On Monday, June 29, the Nasdaq Composite and the S&P 500 both hit all-time highs fueled by tech stocks as investors are expecting a strong earnings season while interest rates stay low.
The former sharply spiked 0.98% or 140.12 points at $14,500.51 per share while the latter soared 0.23% or 9.91 points at $4,290.61 per share.
Meanwhile, the Dow Jones Industrial Average plummeted 0.44% or 150.57 points at $34,283.27 per share.
On the Nasdaq 100, the best performer was the Nvidia Corp which jumped 5.01% or 38.16 points to $799.40 per share.
This was after the major chip makers Broadcom Inc, Marvell, and MediaTek offered a $40 deal to acquire the U.K.-based chip designer, Arm Ltd.
Moreover, the benchmark S&P 500 proceeded on its recent momentum after recording its third record high in a row.
This was after obtaining its best weekly performance in 20 weeks last Friday.
Its biggest gainers are the big tech firms which include Netflix Inc rising 1.13% or 5.96 points at $533.03 per share.
Followed by Nvidia Corp and Twitter Inc where the social platform progressed 0.54% or 0.37 points at $68.29 per share.

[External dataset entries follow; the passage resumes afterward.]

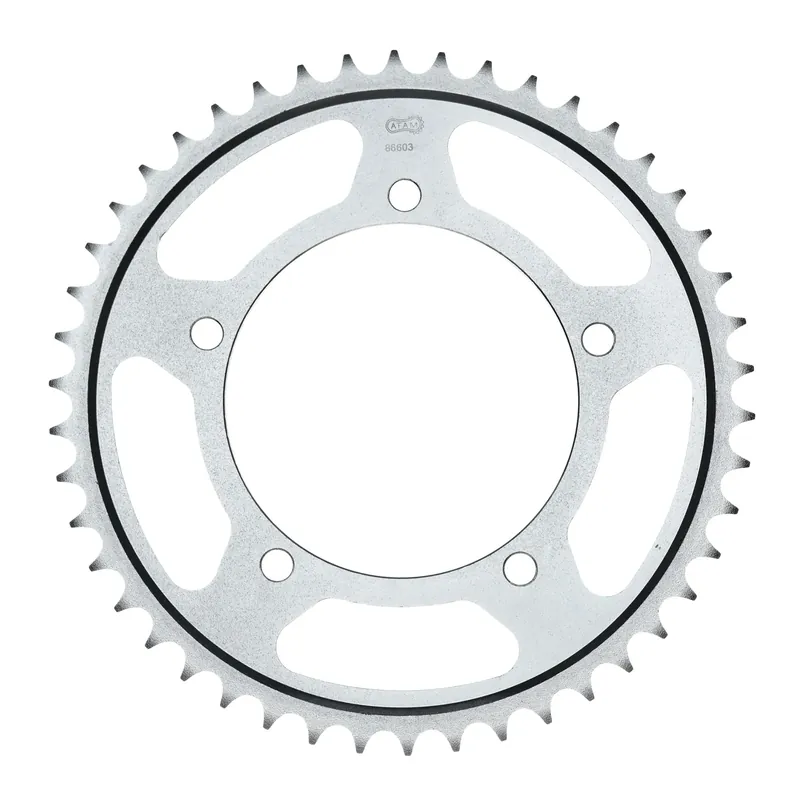 AFAM Kettenrad STAHL 530 46 Zähne Neue Kollektion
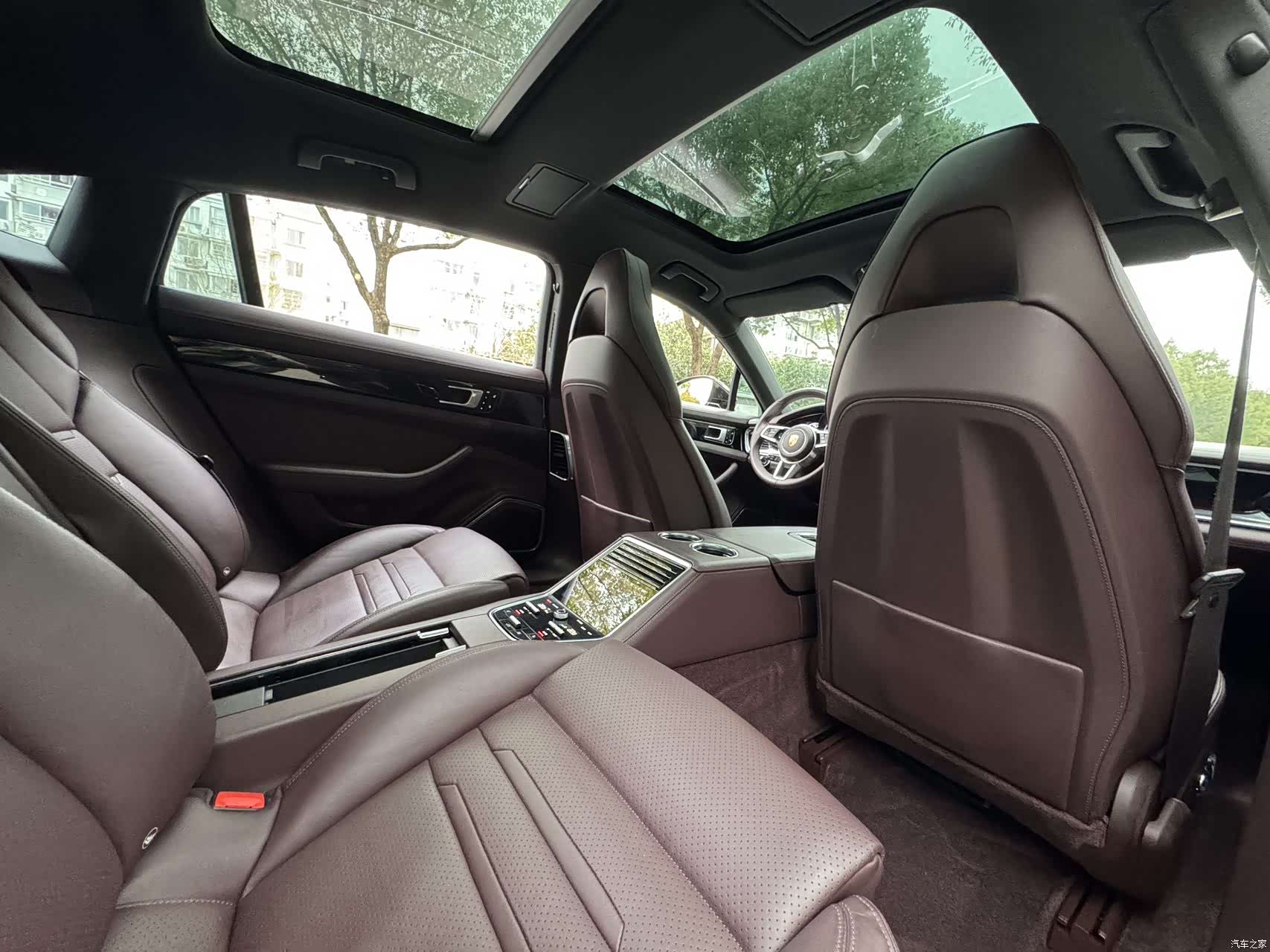 Porsche Panamera, 2018 14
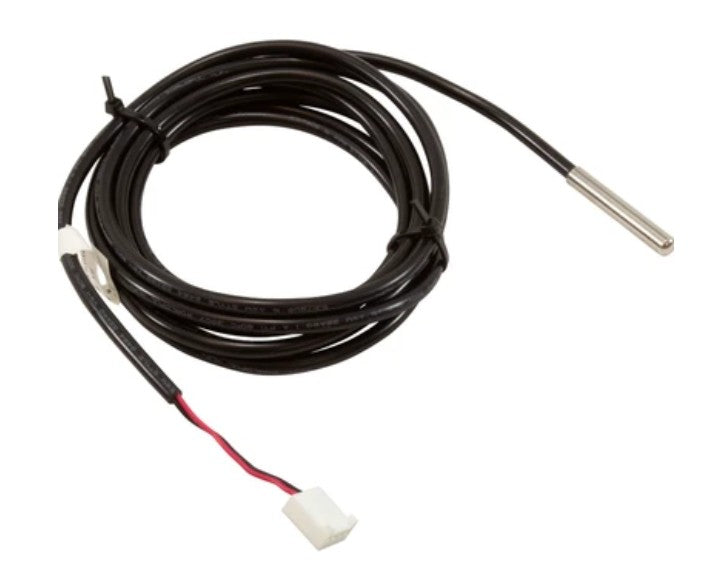 Sensor, Hi-Limit, Sundance, 7'Cable x 1/4"Bulb — Sundance Jacuzzi Part #SD6600-068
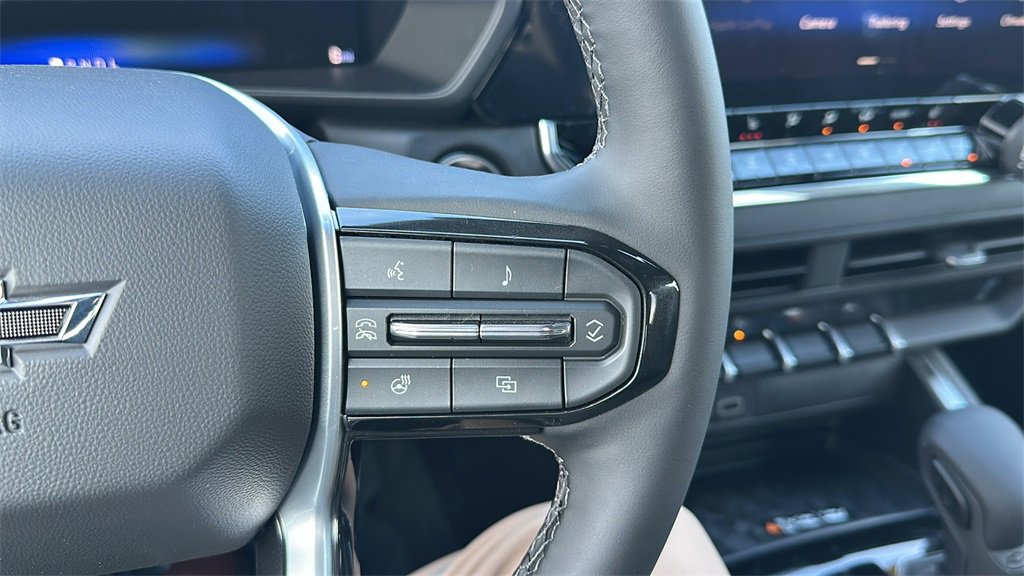 New 2026 Chevrolet Colorado Trail Boss image 19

Consequently, Facebook rallied 4.18% or 14.27 points to $355.64 per share as a U.S. judge approved its motion to dismiss a Federal Trade Commission lawsuit.
This Monday, the social media giant just hit over $1 trillion market capitalization.
On the other hand, cyclical sectors sharply fell amid fears over a coronavirus delta variant surge across Asia.
The Financials and Energy posted their biggest sectoral losses on the S&P 500 which subsided 0.81% and 3.33%, respectively.
Last week, both the Nasdaq Composite and the S&P 500 reached a series of record highs.
The former gained 5% last June outpacing its peers as investors flocked back to tech-oriented growth stocks on reducing concerns on runaways inflation.
Meanwhile, the latter climbed almost 14% as the first half of 2021 is about to end.
Also, activities in some areas of the market show worry over potential volatility as some investors are suggesting that it may be overdue for a pullback.
Furthermore, the S&P 500 recorded 36 new 52-week highs and no new lows while the Nasdaq Composite posted 100 new highs and 31 new lows.
On the New York Stock Exchange, the declining firms outperformed those advancing by a ratio of 1.38 to 1.
While a 1.09 to 1 ratio favored the declines on the Nasdaq Stock Exchange.